[Direction] Images excluded, repeat each entry below exactly.

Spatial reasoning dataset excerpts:
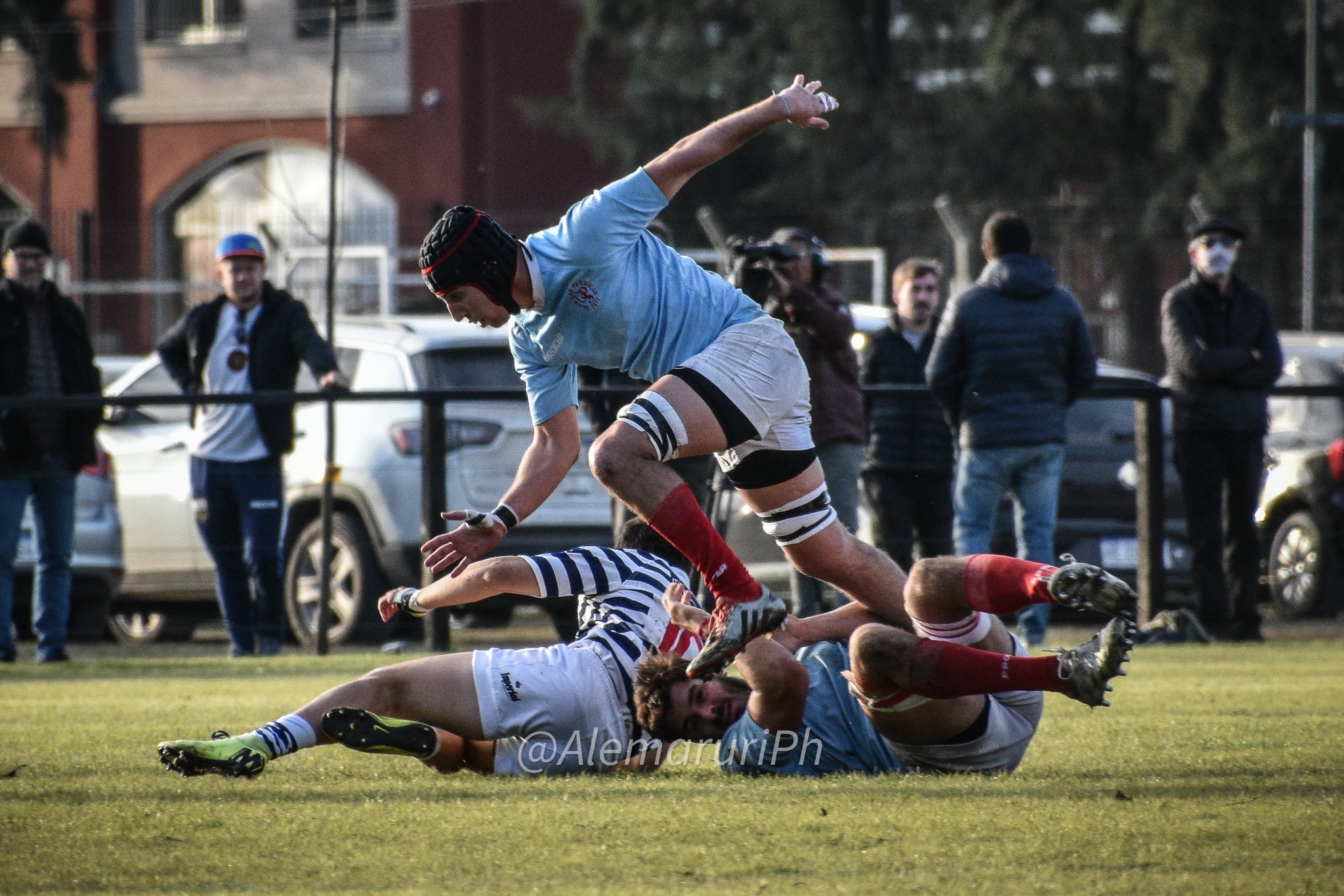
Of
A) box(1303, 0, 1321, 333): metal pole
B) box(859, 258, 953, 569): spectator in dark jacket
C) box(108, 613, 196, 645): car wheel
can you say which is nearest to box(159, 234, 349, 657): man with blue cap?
box(108, 613, 196, 645): car wheel

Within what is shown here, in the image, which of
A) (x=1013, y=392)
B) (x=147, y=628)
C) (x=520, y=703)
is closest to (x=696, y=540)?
(x=520, y=703)

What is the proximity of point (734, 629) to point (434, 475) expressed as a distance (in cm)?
575

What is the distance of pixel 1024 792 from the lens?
4.97m

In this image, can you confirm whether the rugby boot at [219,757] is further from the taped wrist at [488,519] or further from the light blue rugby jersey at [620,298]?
the light blue rugby jersey at [620,298]

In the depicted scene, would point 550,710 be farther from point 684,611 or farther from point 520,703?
point 684,611

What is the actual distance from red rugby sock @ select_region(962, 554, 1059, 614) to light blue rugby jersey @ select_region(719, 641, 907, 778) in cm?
56

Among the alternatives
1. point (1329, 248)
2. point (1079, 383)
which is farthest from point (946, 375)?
point (1329, 248)

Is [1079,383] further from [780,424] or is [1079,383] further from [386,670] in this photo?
[386,670]

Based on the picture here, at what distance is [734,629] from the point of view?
4.88m

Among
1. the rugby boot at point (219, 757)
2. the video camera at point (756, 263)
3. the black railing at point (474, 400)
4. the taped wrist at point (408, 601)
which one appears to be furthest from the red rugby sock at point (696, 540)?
the black railing at point (474, 400)

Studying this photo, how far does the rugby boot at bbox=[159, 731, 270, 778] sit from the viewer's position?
516 cm

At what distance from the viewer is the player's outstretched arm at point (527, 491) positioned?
5.21 meters

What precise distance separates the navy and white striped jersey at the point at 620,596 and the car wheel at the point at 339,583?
5177 mm

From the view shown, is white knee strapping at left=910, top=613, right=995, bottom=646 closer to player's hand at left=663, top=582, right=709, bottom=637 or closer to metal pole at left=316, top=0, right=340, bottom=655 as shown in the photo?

[Completed exercise]
Of
A) box(1303, 0, 1321, 333): metal pole
B) box(859, 258, 953, 569): spectator in dark jacket
C) box(108, 613, 196, 645): car wheel
can you say which is nearest to box(159, 234, 349, 657): man with blue cap?
box(108, 613, 196, 645): car wheel

Within what is shown here, in the image, which of
A) (x=1013, y=392)
B) (x=147, y=628)
C) (x=520, y=703)
is closest to (x=696, y=540)?
(x=520, y=703)

What is the proximity of point (734, 629) to point (434, 475) expressed as a distance (in cm)?
575

What is the distance of pixel 1024 792 from the lens?
4.97m

In this image, can you confirm whether the rugby boot at [219,757] is further from the taped wrist at [488,519] or further from the light blue rugby jersey at [620,298]?
the light blue rugby jersey at [620,298]

In the depicted scene, would point 550,710 be farther from point 684,611 or farther from point 520,703?
point 684,611

What is the actual distance from red rugby sock @ select_region(962, 554, 1059, 614) to light blue rugby jersey @ select_region(719, 641, 907, 778) in cm?
56

Among the alternatives
1. point (1329, 248)
2. point (1079, 383)
which is farthest from point (946, 375)?
point (1329, 248)

Is [1079,383] further from [780,424] or is [1079,383] further from [386,670] in this photo?
[386,670]

Based on the picture here, at what distance is [734,629] from the point of view?
4.88m

Among
1. the rugby boot at point (219, 757)
2. the video camera at point (756, 263)
3. the black railing at point (474, 400)
4. the taped wrist at point (408, 601)
which one appears to be furthest from the red rugby sock at point (696, 540)?
the black railing at point (474, 400)

Studying this photo, how far does the rugby boot at bbox=[159, 731, 270, 778] sit from the viewer's position?
516 cm

At what distance from the viewer is the player's outstretched arm at point (527, 491) positioned?
5.21 meters

What precise distance separates the navy and white striped jersey at the point at 620,596 and the car wheel at the point at 339,583?
5177 mm

From the view shown, is white knee strapping at left=910, top=613, right=995, bottom=646 closer to player's hand at left=663, top=582, right=709, bottom=637 or closer to metal pole at left=316, top=0, right=340, bottom=655 as shown in the photo?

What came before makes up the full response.